The country is leading where others will follow: the International Energy Agency expects renewables to account for nearly two thirds of all new electricity generating capacity worldwide through 2020, led by wind, solar and hydropower.
Denmark shows that the world can integrate far more wind power than on the grid at present. But it also highlights some challenges, including variability and zero marginal cost.
On one hand, we already understand the big picture: you can meet more variable supply with a more flexible grid, by building out electricity storage, gas peakers and interconnectors, using more demand response, electrifying heat and transport, and integrating cross-border power markets.
But questions remain about the balance, and the speed of implementation. Electrification of heat and transport, for example, could help buffer variable renewables, but is a long haul. Electric vehicle sales in Denmark are growing rapidly, but were still only 0.9% of the autos market in 2014, compared with 0.3% the year before.

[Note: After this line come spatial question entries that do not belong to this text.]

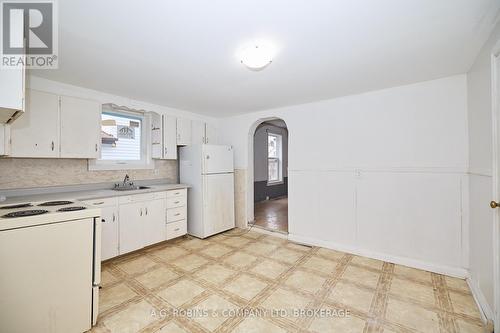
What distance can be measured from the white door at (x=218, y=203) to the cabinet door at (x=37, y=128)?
2023 millimetres

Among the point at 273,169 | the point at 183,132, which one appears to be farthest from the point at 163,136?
the point at 273,169

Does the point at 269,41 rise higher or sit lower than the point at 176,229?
higher

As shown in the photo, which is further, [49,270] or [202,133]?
[202,133]

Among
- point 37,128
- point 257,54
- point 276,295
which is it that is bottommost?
point 276,295

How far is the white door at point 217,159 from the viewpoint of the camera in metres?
3.72

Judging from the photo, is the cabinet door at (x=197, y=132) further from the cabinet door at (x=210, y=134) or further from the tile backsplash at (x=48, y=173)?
the tile backsplash at (x=48, y=173)

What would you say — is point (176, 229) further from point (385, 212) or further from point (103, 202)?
point (385, 212)

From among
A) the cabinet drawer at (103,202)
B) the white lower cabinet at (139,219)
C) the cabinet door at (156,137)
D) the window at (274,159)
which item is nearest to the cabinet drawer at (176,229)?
the white lower cabinet at (139,219)

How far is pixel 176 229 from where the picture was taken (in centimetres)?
351

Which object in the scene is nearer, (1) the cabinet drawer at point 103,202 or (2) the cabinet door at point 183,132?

Denmark’s strength is in interconnectors, where it is well-placed, given a land border with Europe’s biggest electricity consumer, Germany, and a short sea crossing to the Nordic market: Denmark can sell surplus power when the wind is blowing.
In 2014, Denmark’s electricity exports were equivalent to 29% of power consumption, according to data from ENTSOE, compared with an EU average of 14%. Denmark continues to build out interconnector capacity, such as a new 400 MW link with Germany, which will also link the two countries’ offshore wind farms.
But that solution may not suit everyone: some big renewable powers in Europe, including Britain, Spain and Italy, are more isolated by mountains or sea, making power links more expensive. They all have inadequate cross-border capacity, according to the European Commission, which estimates the cost of building out the required interconnectors at 40 billion euros through 2020.
And even in well-connected Denmark, wholesale power prices are falling, reflecting the zero marginal cost of wind power generation. Danish day-ahead power prices are now at historic lows over the past 15 years, falling below an average of 25 euros per megawatt hour in 2015, show Nordpool data (see below). Continental Europe will follow that trend in 2016.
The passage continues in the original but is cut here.